* About this task: Restate word for word the part of the C# spiral-square passage that opens with the words containing "As you can see" and closes with "static void Main()".

* Supplied passage:
Built-in... ¯\_(ツ)_/¯

C#, 203 202 196 193 178 bytes

n=>{var r=new int[n,n];for(int o=n-2+n%2>>1,i=r[o,o]=1,c=2,w=o,h=o,b=1-2*(i%2),j;n>i++;){r[h,w+=b]=c++;for(j=0;j<i-1;++j)r[h+=b,w]=c++;for(j=0;j<i-1;++j)r[h,w-=b]=c++;}return r;}

Saved a byte thanks to @StefanDelport.
Saved 22 bytes thanks to @FelipeNardiBatista.

This works by the following observation of how the squares are built up:

As you can see each bit is added on to the previous square. For even numbers we go right of where we were, down till were one lower than where the square was and then left to the end. Odd numbers are essentially the opposite, we go left one, up till were one above the current height and then right to the end.

Full/Formatted version:

using System;
using System.Linq;

class P
{
    static void Main()
    {
        Func<int, int[,]> f = n =>
        {
            var r = new int[n, n];
            for (int o = n - 2 + n % 2 >> 1, i = r[o, o] = 1, c = 2, w = o, h = o, b = 1 - 2 * (i % 2), j; n > i++;)
            {
                r[h, w += b] = c++;

                for (j = 0; j < i - 1; ++j)

* Recorded information:

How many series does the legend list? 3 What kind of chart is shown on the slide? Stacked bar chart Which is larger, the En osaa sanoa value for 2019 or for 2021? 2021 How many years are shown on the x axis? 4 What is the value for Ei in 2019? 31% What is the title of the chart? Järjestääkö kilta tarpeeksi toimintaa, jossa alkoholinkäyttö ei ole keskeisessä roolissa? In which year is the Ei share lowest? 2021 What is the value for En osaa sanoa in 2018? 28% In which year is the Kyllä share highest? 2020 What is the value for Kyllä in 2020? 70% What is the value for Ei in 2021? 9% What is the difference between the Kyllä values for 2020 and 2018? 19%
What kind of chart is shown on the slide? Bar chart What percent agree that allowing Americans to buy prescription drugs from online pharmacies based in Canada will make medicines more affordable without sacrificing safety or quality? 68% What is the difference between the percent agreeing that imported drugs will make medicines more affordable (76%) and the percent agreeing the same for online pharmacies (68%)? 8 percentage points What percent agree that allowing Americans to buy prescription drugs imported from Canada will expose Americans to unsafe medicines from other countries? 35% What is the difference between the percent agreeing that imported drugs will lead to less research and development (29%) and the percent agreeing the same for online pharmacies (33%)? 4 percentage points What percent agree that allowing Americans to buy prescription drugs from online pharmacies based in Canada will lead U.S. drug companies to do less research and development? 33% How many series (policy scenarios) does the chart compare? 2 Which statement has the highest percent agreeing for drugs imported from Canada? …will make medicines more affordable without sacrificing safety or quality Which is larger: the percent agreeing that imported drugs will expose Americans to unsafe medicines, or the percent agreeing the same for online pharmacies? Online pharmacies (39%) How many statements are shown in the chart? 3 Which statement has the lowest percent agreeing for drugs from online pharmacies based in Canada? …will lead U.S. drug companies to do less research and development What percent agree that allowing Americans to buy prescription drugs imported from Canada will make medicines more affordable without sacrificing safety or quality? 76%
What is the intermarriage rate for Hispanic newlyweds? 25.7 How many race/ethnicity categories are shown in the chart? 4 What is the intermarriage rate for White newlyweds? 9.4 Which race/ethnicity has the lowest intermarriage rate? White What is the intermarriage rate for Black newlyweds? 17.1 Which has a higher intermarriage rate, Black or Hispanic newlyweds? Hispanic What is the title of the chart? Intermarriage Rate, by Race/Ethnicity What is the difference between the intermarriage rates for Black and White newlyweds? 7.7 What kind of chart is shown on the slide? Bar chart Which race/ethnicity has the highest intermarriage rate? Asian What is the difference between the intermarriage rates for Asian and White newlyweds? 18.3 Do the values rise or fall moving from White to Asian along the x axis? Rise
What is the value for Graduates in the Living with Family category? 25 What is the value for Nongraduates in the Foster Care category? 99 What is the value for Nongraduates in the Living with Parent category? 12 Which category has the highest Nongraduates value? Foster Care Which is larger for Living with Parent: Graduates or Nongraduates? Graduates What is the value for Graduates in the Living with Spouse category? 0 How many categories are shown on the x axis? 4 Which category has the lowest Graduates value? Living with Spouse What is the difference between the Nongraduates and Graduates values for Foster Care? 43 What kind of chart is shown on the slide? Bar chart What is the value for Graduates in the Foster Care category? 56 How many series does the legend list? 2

* Response:
As you can see each bit is added on to the previous square. For even numbers we go right of where we were, down till were one lower than where the square was and then left to the end. Odd numbers are essentially the opposite, we go left one, up till were one above the current height and then right to the end.

Full/Formatted version:

using System;
using System.Linq;

class P
{
    static void Main()